Two Major Internet Fails For Radio

Lance's Line RadioInsight Blog

Stannard Broadcasting Windows XP Virus Today's Country 105.7 KVVP KROX KUMXA big story making the rounds of the radioverse this week is the story of the Louisiana radio station “taken down by hackers“.

Stannard Broadcasting’s cluster of “Today’s Country 105.7” KVVP Leesville, Rock “Channel 95.7” KROK South Fort Polk, and AC “Mix 106.7” KUMX North Fort Polk originally claimed they were “hijacked” last Friday with their systems being held for ransom. In reality, the station’s computer systems were not protected. The stations were running the no-longer supported Windows XP or any virus protection being kept up-to-date and hit by the Cryptowall Ransomeware that encrypts every file on the system and is not released unless they send money via bitcoin to the virus distributor.

____

_To do_: Proceed with the blog post about the Louisiana radio stations hit by ransomware, picking up right after its last sentence.

_Information shown_:
____

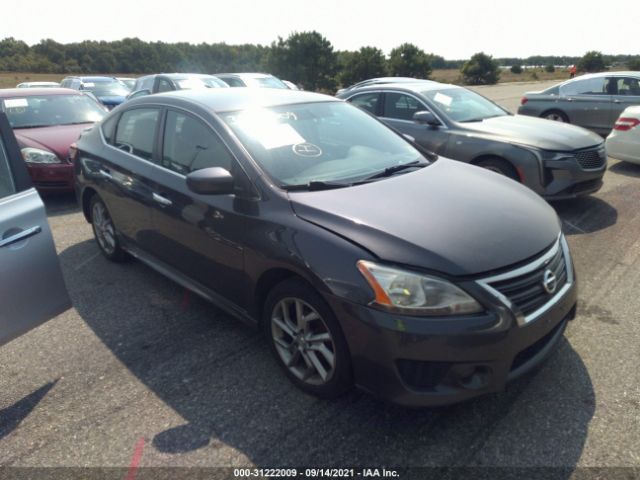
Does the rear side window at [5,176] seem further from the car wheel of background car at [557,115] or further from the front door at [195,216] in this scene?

____

_Exercise answer_:
Having outdated software and an unprotected system resulted in the station having to rebuild its entire computer system and hours being off the air. And the on-air computer shouldn’t have needed to be connected to the outside world. The costs to simply upgrade and maintain the station’s software over time would have been more cost-effective in the long run.

Meanwhile, Townsquare Media’s 95.7 KEZJ Twin Falls, ID hasn’t been affected by anything yet, but could easily have been. Someone associated with the station published all of the station’s internet passwords on a publicly accessible web page. I won’t link to the page which is accessible by Google search, but here’s a screenshot with the logins covered:

KEZJ Digital Resource Townsquare Media

Had someone with malicious intentions discovered the page they could have accessed the station’s website backend, photography subscriptions, and analytics. There’s no reason for any login to be on a publicly available page on the server.

These should be common sense issues for any broadcaster, but there are always places where common sense doesn’t exist.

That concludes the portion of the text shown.